Quarantine through, I am in Madrid, 400 km from my family and with plenty of time to think about and miss them. A thought that leads me to believe that, despite my problems - first world problems, of course - I am a lucky person, my closer ones are safe and healthy. If I am getting anything positive out of this horrible pandemic, it is having gotten closer to them.
Distance is not an impediment to approach and empathize with others, whatever it is, 400, 1000 or 10000 km. We have learned that there are no borders, classes, or races, only those that our minds created in times past for the benefit of a few. No one is immune to what we are experiencing, we all have loved ones, worries and fears. In short, we are all the same.
Something that characterizes us all as a specie is that we inherit, copy or borrow ways from our parents. I inherited my legs from my father, don't be scared, he has beautiful ones, and his taste for a good beer surrounded by friends. From my mother, her dimples and her passion for arts.

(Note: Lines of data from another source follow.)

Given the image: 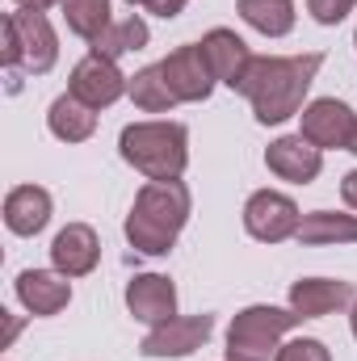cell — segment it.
<instances>
[{
  "label": "cell",
  "mask_w": 357,
  "mask_h": 361,
  "mask_svg": "<svg viewBox=\"0 0 357 361\" xmlns=\"http://www.w3.org/2000/svg\"><path fill=\"white\" fill-rule=\"evenodd\" d=\"M118 152L147 180H181V173L189 169V130L164 118L131 122L118 135Z\"/></svg>",
  "instance_id": "3957f363"
},
{
  "label": "cell",
  "mask_w": 357,
  "mask_h": 361,
  "mask_svg": "<svg viewBox=\"0 0 357 361\" xmlns=\"http://www.w3.org/2000/svg\"><path fill=\"white\" fill-rule=\"evenodd\" d=\"M349 328H353V341H357V302L349 307Z\"/></svg>",
  "instance_id": "f546056e"
},
{
  "label": "cell",
  "mask_w": 357,
  "mask_h": 361,
  "mask_svg": "<svg viewBox=\"0 0 357 361\" xmlns=\"http://www.w3.org/2000/svg\"><path fill=\"white\" fill-rule=\"evenodd\" d=\"M126 4H139V0H126Z\"/></svg>",
  "instance_id": "d6a6232c"
},
{
  "label": "cell",
  "mask_w": 357,
  "mask_h": 361,
  "mask_svg": "<svg viewBox=\"0 0 357 361\" xmlns=\"http://www.w3.org/2000/svg\"><path fill=\"white\" fill-rule=\"evenodd\" d=\"M265 169L277 180L311 185V180L324 173V152H320L315 143H307L303 135H282V139H273V143H269Z\"/></svg>",
  "instance_id": "4fadbf2b"
},
{
  "label": "cell",
  "mask_w": 357,
  "mask_h": 361,
  "mask_svg": "<svg viewBox=\"0 0 357 361\" xmlns=\"http://www.w3.org/2000/svg\"><path fill=\"white\" fill-rule=\"evenodd\" d=\"M160 72H164V80H169L177 101H206L219 85L198 42H185L177 51H169V59H160Z\"/></svg>",
  "instance_id": "30bf717a"
},
{
  "label": "cell",
  "mask_w": 357,
  "mask_h": 361,
  "mask_svg": "<svg viewBox=\"0 0 357 361\" xmlns=\"http://www.w3.org/2000/svg\"><path fill=\"white\" fill-rule=\"evenodd\" d=\"M193 197L185 180H147L126 214V240L143 257H169L189 223Z\"/></svg>",
  "instance_id": "7a4b0ae2"
},
{
  "label": "cell",
  "mask_w": 357,
  "mask_h": 361,
  "mask_svg": "<svg viewBox=\"0 0 357 361\" xmlns=\"http://www.w3.org/2000/svg\"><path fill=\"white\" fill-rule=\"evenodd\" d=\"M214 332V315H177L160 328H152L139 345L143 357H189L193 349H202Z\"/></svg>",
  "instance_id": "9c48e42d"
},
{
  "label": "cell",
  "mask_w": 357,
  "mask_h": 361,
  "mask_svg": "<svg viewBox=\"0 0 357 361\" xmlns=\"http://www.w3.org/2000/svg\"><path fill=\"white\" fill-rule=\"evenodd\" d=\"M303 315H294L290 307H269V302H253L244 307L231 328H227V361H277L282 336L290 328H298Z\"/></svg>",
  "instance_id": "277c9868"
},
{
  "label": "cell",
  "mask_w": 357,
  "mask_h": 361,
  "mask_svg": "<svg viewBox=\"0 0 357 361\" xmlns=\"http://www.w3.org/2000/svg\"><path fill=\"white\" fill-rule=\"evenodd\" d=\"M277 361H332L328 345L315 341V336H298V341H286L277 349Z\"/></svg>",
  "instance_id": "cb8c5ba5"
},
{
  "label": "cell",
  "mask_w": 357,
  "mask_h": 361,
  "mask_svg": "<svg viewBox=\"0 0 357 361\" xmlns=\"http://www.w3.org/2000/svg\"><path fill=\"white\" fill-rule=\"evenodd\" d=\"M185 4H189V0H139L143 13H156V17H164V21H173L177 13H185Z\"/></svg>",
  "instance_id": "484cf974"
},
{
  "label": "cell",
  "mask_w": 357,
  "mask_h": 361,
  "mask_svg": "<svg viewBox=\"0 0 357 361\" xmlns=\"http://www.w3.org/2000/svg\"><path fill=\"white\" fill-rule=\"evenodd\" d=\"M357 302L353 281H341V277H298L290 286V311L303 315V319H324L332 311H345Z\"/></svg>",
  "instance_id": "7c38bea8"
},
{
  "label": "cell",
  "mask_w": 357,
  "mask_h": 361,
  "mask_svg": "<svg viewBox=\"0 0 357 361\" xmlns=\"http://www.w3.org/2000/svg\"><path fill=\"white\" fill-rule=\"evenodd\" d=\"M4 315H8V311H4ZM17 328H21V324H17V319L8 315V332H4V345H13V336H17Z\"/></svg>",
  "instance_id": "f1b7e54d"
},
{
  "label": "cell",
  "mask_w": 357,
  "mask_h": 361,
  "mask_svg": "<svg viewBox=\"0 0 357 361\" xmlns=\"http://www.w3.org/2000/svg\"><path fill=\"white\" fill-rule=\"evenodd\" d=\"M298 206L290 193L282 189H257L248 202H244V231L261 244H282V240H294L298 235Z\"/></svg>",
  "instance_id": "52a82bcc"
},
{
  "label": "cell",
  "mask_w": 357,
  "mask_h": 361,
  "mask_svg": "<svg viewBox=\"0 0 357 361\" xmlns=\"http://www.w3.org/2000/svg\"><path fill=\"white\" fill-rule=\"evenodd\" d=\"M126 311L139 324L160 328V324L177 319V286L164 273H135L126 281Z\"/></svg>",
  "instance_id": "8fae6325"
},
{
  "label": "cell",
  "mask_w": 357,
  "mask_h": 361,
  "mask_svg": "<svg viewBox=\"0 0 357 361\" xmlns=\"http://www.w3.org/2000/svg\"><path fill=\"white\" fill-rule=\"evenodd\" d=\"M349 152H353V156H357V139H353V147H349Z\"/></svg>",
  "instance_id": "4dcf8cb0"
},
{
  "label": "cell",
  "mask_w": 357,
  "mask_h": 361,
  "mask_svg": "<svg viewBox=\"0 0 357 361\" xmlns=\"http://www.w3.org/2000/svg\"><path fill=\"white\" fill-rule=\"evenodd\" d=\"M353 47H357V30H353Z\"/></svg>",
  "instance_id": "1f68e13d"
},
{
  "label": "cell",
  "mask_w": 357,
  "mask_h": 361,
  "mask_svg": "<svg viewBox=\"0 0 357 361\" xmlns=\"http://www.w3.org/2000/svg\"><path fill=\"white\" fill-rule=\"evenodd\" d=\"M17 8H38V13H47L51 4H59V0H13Z\"/></svg>",
  "instance_id": "83f0119b"
},
{
  "label": "cell",
  "mask_w": 357,
  "mask_h": 361,
  "mask_svg": "<svg viewBox=\"0 0 357 361\" xmlns=\"http://www.w3.org/2000/svg\"><path fill=\"white\" fill-rule=\"evenodd\" d=\"M59 8H63V21H68V30L76 34V38H101L109 25H114V17H109V0H59Z\"/></svg>",
  "instance_id": "603a6c76"
},
{
  "label": "cell",
  "mask_w": 357,
  "mask_h": 361,
  "mask_svg": "<svg viewBox=\"0 0 357 361\" xmlns=\"http://www.w3.org/2000/svg\"><path fill=\"white\" fill-rule=\"evenodd\" d=\"M353 8H357V0H307V13L320 25H341Z\"/></svg>",
  "instance_id": "d4e9b609"
},
{
  "label": "cell",
  "mask_w": 357,
  "mask_h": 361,
  "mask_svg": "<svg viewBox=\"0 0 357 361\" xmlns=\"http://www.w3.org/2000/svg\"><path fill=\"white\" fill-rule=\"evenodd\" d=\"M68 92H72L76 101L92 105V109H105V105H114L118 97L131 92V76H122L118 59H105V55H92L89 51V55L72 68Z\"/></svg>",
  "instance_id": "ba28073f"
},
{
  "label": "cell",
  "mask_w": 357,
  "mask_h": 361,
  "mask_svg": "<svg viewBox=\"0 0 357 361\" xmlns=\"http://www.w3.org/2000/svg\"><path fill=\"white\" fill-rule=\"evenodd\" d=\"M341 197H345V206H349V210H357V169L341 177Z\"/></svg>",
  "instance_id": "4316f807"
},
{
  "label": "cell",
  "mask_w": 357,
  "mask_h": 361,
  "mask_svg": "<svg viewBox=\"0 0 357 361\" xmlns=\"http://www.w3.org/2000/svg\"><path fill=\"white\" fill-rule=\"evenodd\" d=\"M202 55H206V63H210V72H214V80L219 85H227V89H240V80H244V72H248V63H253V51H248V42L236 34V30H227V25H214V30H206L202 34Z\"/></svg>",
  "instance_id": "5bb4252c"
},
{
  "label": "cell",
  "mask_w": 357,
  "mask_h": 361,
  "mask_svg": "<svg viewBox=\"0 0 357 361\" xmlns=\"http://www.w3.org/2000/svg\"><path fill=\"white\" fill-rule=\"evenodd\" d=\"M131 101L143 114H173V105H181L177 97H173V89H169V80H164V72H160V63L139 68L131 76Z\"/></svg>",
  "instance_id": "7402d4cb"
},
{
  "label": "cell",
  "mask_w": 357,
  "mask_h": 361,
  "mask_svg": "<svg viewBox=\"0 0 357 361\" xmlns=\"http://www.w3.org/2000/svg\"><path fill=\"white\" fill-rule=\"evenodd\" d=\"M236 8H240V17H244L257 34H265V38H286V34L294 30V21H298L294 0H240Z\"/></svg>",
  "instance_id": "44dd1931"
},
{
  "label": "cell",
  "mask_w": 357,
  "mask_h": 361,
  "mask_svg": "<svg viewBox=\"0 0 357 361\" xmlns=\"http://www.w3.org/2000/svg\"><path fill=\"white\" fill-rule=\"evenodd\" d=\"M17 302L30 315H59L72 302V277L59 269H21L17 273Z\"/></svg>",
  "instance_id": "9a60e30c"
},
{
  "label": "cell",
  "mask_w": 357,
  "mask_h": 361,
  "mask_svg": "<svg viewBox=\"0 0 357 361\" xmlns=\"http://www.w3.org/2000/svg\"><path fill=\"white\" fill-rule=\"evenodd\" d=\"M59 63V34L38 8H17L4 17V68L47 76Z\"/></svg>",
  "instance_id": "5b68a950"
},
{
  "label": "cell",
  "mask_w": 357,
  "mask_h": 361,
  "mask_svg": "<svg viewBox=\"0 0 357 361\" xmlns=\"http://www.w3.org/2000/svg\"><path fill=\"white\" fill-rule=\"evenodd\" d=\"M298 244L307 248H332V244H357V214L341 210H311L298 223Z\"/></svg>",
  "instance_id": "ac0fdd59"
},
{
  "label": "cell",
  "mask_w": 357,
  "mask_h": 361,
  "mask_svg": "<svg viewBox=\"0 0 357 361\" xmlns=\"http://www.w3.org/2000/svg\"><path fill=\"white\" fill-rule=\"evenodd\" d=\"M47 130L59 143H85V139H92V130H97V109L85 105V101H76L72 92H63L47 109Z\"/></svg>",
  "instance_id": "d6986e66"
},
{
  "label": "cell",
  "mask_w": 357,
  "mask_h": 361,
  "mask_svg": "<svg viewBox=\"0 0 357 361\" xmlns=\"http://www.w3.org/2000/svg\"><path fill=\"white\" fill-rule=\"evenodd\" d=\"M101 261V240L89 223H68L55 240H51V265L63 277H85Z\"/></svg>",
  "instance_id": "2e32d148"
},
{
  "label": "cell",
  "mask_w": 357,
  "mask_h": 361,
  "mask_svg": "<svg viewBox=\"0 0 357 361\" xmlns=\"http://www.w3.org/2000/svg\"><path fill=\"white\" fill-rule=\"evenodd\" d=\"M51 193L42 185H17L4 193V227L13 235H38L51 223Z\"/></svg>",
  "instance_id": "e0dca14e"
},
{
  "label": "cell",
  "mask_w": 357,
  "mask_h": 361,
  "mask_svg": "<svg viewBox=\"0 0 357 361\" xmlns=\"http://www.w3.org/2000/svg\"><path fill=\"white\" fill-rule=\"evenodd\" d=\"M147 38H152L147 21H143L139 13H131V17L114 21L101 38H92L89 51H92V55H105V59H122V55H131V51H143V47H147Z\"/></svg>",
  "instance_id": "ffe728a7"
},
{
  "label": "cell",
  "mask_w": 357,
  "mask_h": 361,
  "mask_svg": "<svg viewBox=\"0 0 357 361\" xmlns=\"http://www.w3.org/2000/svg\"><path fill=\"white\" fill-rule=\"evenodd\" d=\"M298 135L320 152H349L357 139V114L337 97H315L298 114Z\"/></svg>",
  "instance_id": "8992f818"
},
{
  "label": "cell",
  "mask_w": 357,
  "mask_h": 361,
  "mask_svg": "<svg viewBox=\"0 0 357 361\" xmlns=\"http://www.w3.org/2000/svg\"><path fill=\"white\" fill-rule=\"evenodd\" d=\"M320 68H324L320 51H311V55H253L236 92L248 97L253 118L261 126H282V122L303 114Z\"/></svg>",
  "instance_id": "6da1fadb"
}]
</instances>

Right now I feel the urge to document what we are all going through. Today I am borrowing my mother's communication formula to talk about difficult things from surrealism, humor and tenderness. Today "Mr Gutiérrez, diary of a confined sock" is born. A lucky sock that all he has to do to overcome this pandemic is to lock himself up at home and clench his teeth until the downpour passes as others fight the battle out there for us all.
He's fine, just waiting for this to end up in order to hug his own, get up, shake off the dust and move on.